Peut-on libérer le capital en plusieurs fois ?
Oui pour les apports en numéraire. Il faut libérer au moins 1/5 à la constitution en SARL/EURL et la moitié en SAS/SA, le solde devant être versé dans un délai maximal de cinq ans. Les apports en nature, eux, doivent être libérés intégralement dès la création.
L’apport en industrie compte-t-il dans le capital ?
Non. L’apport en industrie ne fait pas partie du capital social car il n’est ni cessible ni saisissable. Il donne droit à des parts d’industrie ouvrant droit aux bénéfices et au vote, mais pas à une quote-part du capital. Il est interdit en SA.
Que se passe-t-il en cas de surévaluation d’un apport en nature ?

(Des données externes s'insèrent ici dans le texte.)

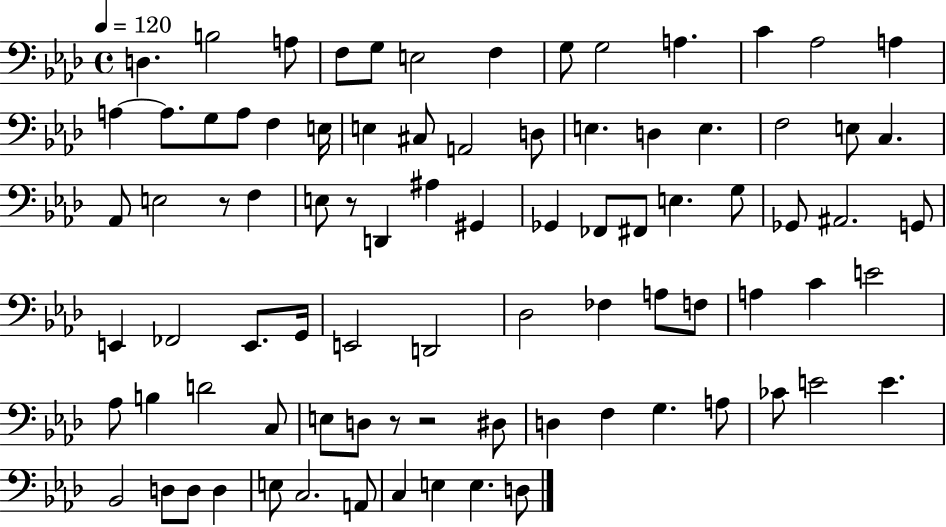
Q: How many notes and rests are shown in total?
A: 86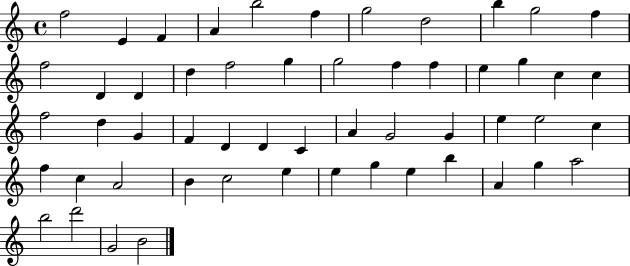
F5/h E4/q F4/q A4/q B5/h F5/q G5/h D5/h B5/q G5/h F5/q F5/h D4/q D4/q D5/q F5/h G5/q G5/h F5/q F5/q E5/q G5/q C5/q C5/q F5/h D5/q G4/q F4/q D4/q D4/q C4/q A4/q G4/h G4/q E5/q E5/h C5/q F5/q C5/q A4/h B4/q C5/h E5/q E5/q G5/q E5/q B5/q A4/q G5/q A5/h B5/h D6/h G4/h B4/h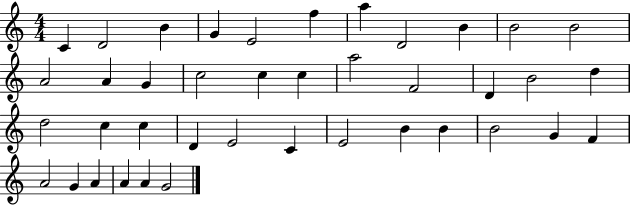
C4/q D4/h B4/q G4/q E4/h F5/q A5/q D4/h B4/q B4/h B4/h A4/h A4/q G4/q C5/h C5/q C5/q A5/h F4/h D4/q B4/h D5/q D5/h C5/q C5/q D4/q E4/h C4/q E4/h B4/q B4/q B4/h G4/q F4/q A4/h G4/q A4/q A4/q A4/q G4/h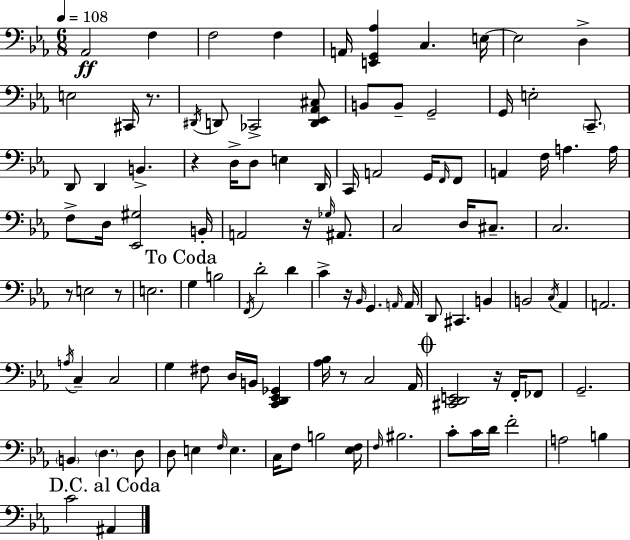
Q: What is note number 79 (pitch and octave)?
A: D3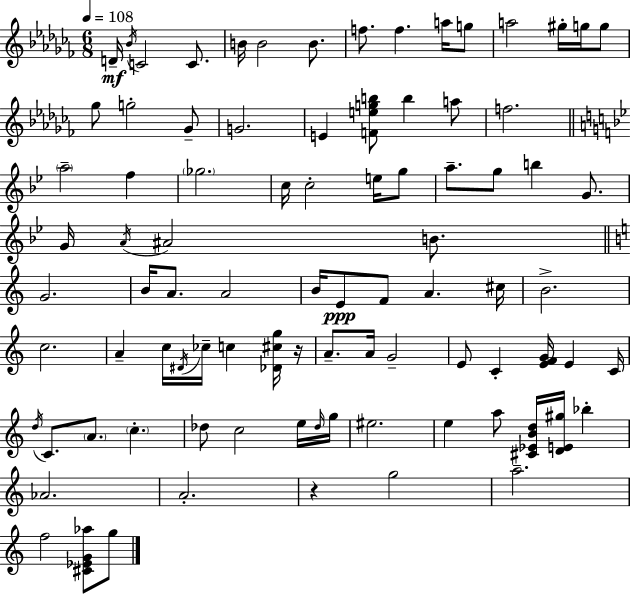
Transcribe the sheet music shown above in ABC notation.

X:1
T:Untitled
M:6/8
L:1/4
K:Abm
D/4 _B/4 C2 C/2 B/4 B2 B/2 f/2 f a/4 g/2 a2 ^g/4 g/4 g/2 _g/2 g2 _G/2 G2 E [Fegb]/2 b a/2 f2 a2 f _g2 c/4 c2 e/4 g/2 a/2 g/2 b G/2 G/4 A/4 ^A2 B/2 G2 B/4 A/2 A2 B/4 E/2 F/2 A ^c/4 B2 c2 A c/4 ^D/4 _c/4 c [_D^cg]/4 z/4 A/2 A/4 G2 E/2 C [EFG]/4 E C/4 d/4 C/2 A/2 c _d/2 c2 e/4 _d/4 g/4 ^e2 e a/2 [^C_EBd]/4 [DE^g]/4 _b _A2 A2 z g2 a2 f2 [^C_EG_a]/2 g/2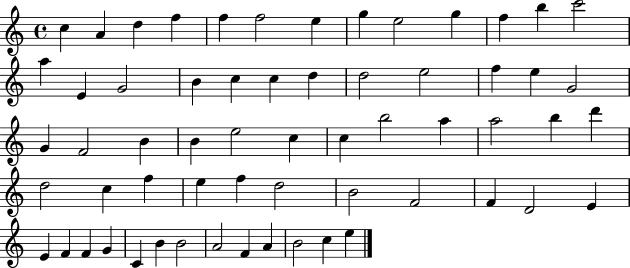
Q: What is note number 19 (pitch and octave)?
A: C5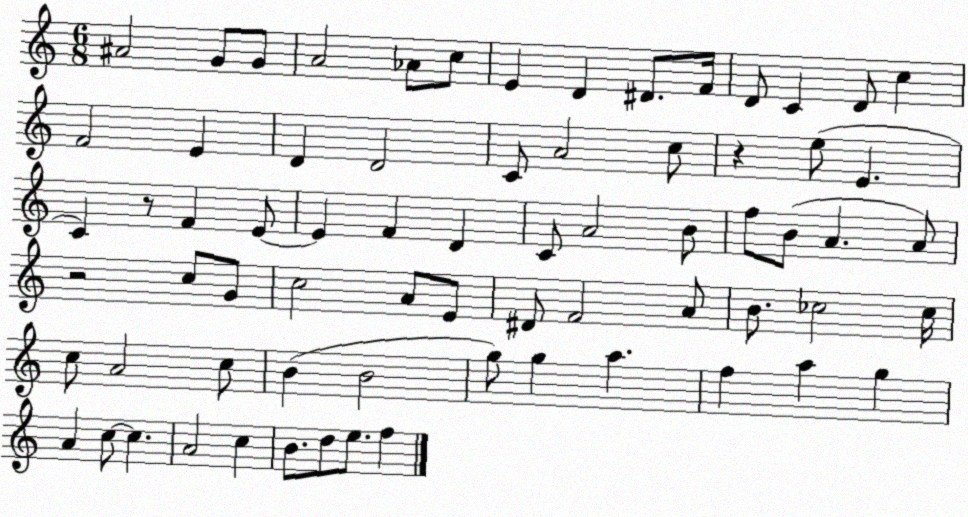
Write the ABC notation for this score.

X:1
T:Untitled
M:6/8
L:1/4
K:C
^A2 G/2 G/2 A2 _A/2 c/2 E D ^D/2 F/4 D/2 C D/2 c F2 E D D2 C/2 A2 c/2 z e/2 E C z/2 F E/2 E F D C/2 A2 B/2 f/2 B/2 A A/2 z2 c/2 G/2 c2 A/2 E/2 ^D/2 F2 A/2 B/2 _c2 _c/4 c/2 A2 c/2 B B2 g/2 g a f a g A c/2 c A2 c B/2 d/2 e/2 f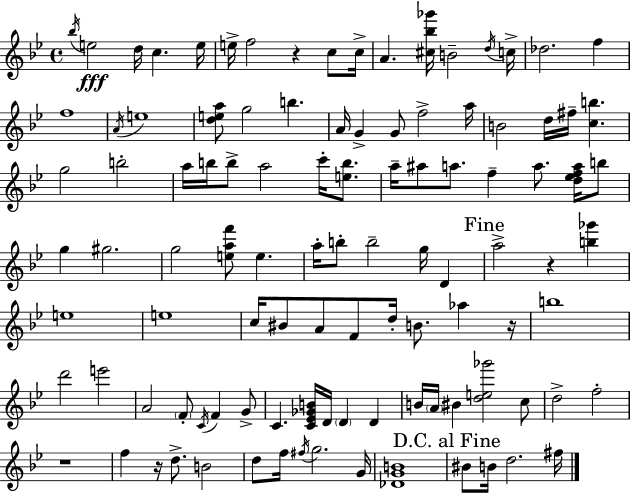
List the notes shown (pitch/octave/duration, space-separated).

Bb5/s E5/h D5/s C5/q. E5/s E5/s F5/h R/q C5/e C5/s A4/q. [C#5,Bb5,Gb6]/s B4/h D5/s C5/s Db5/h. F5/q F5/w A4/s E5/w [D5,E5,A5]/e G5/h B5/q. A4/s G4/q G4/e F5/h A5/s B4/h D5/s F#5/s [C5,B5]/q. G5/h B5/h A5/s B5/s B5/e A5/h C6/s [E5,B5]/e. A5/s A#5/e A5/e. F5/q A5/e. [D5,Eb5,F5,A5]/s B5/e G5/q G#5/h. G5/h [E5,A5,F6]/e E5/q. A5/s B5/e B5/h G5/s D4/q A5/h R/q [B5,Gb6]/q E5/w E5/w C5/s BIS4/e A4/e F4/e D5/s B4/e. Ab5/q R/s B5/w D6/h E6/h A4/h F4/e C4/s F4/q G4/e C4/q. [C4,Eb4,Gb4,B4]/s D4/s D4/q D4/q B4/s A4/s BIS4/q [D5,E5,Gb6]/h C5/e D5/h F5/h R/w F5/q R/s D5/e. B4/h D5/e F5/s F#5/s G5/h. G4/s [Db4,G4,B4]/w BIS4/e B4/s D5/h. F#5/s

Si les associés ont renoncé au commissaire aux apports, ils sont solidairement responsables, pendant cinq ans, de la valeur attribuée aux apports en nature à l’égard des tiers. Une surévaluation peut donc engager leur responsabilité personnelle.
Source officielle : entreprendre.service-public.gouv.fr — Apports en société et capital social. Les seuils de dispense de commissaire aux apports et les règles de libération sont à vérifier sur le site officiel.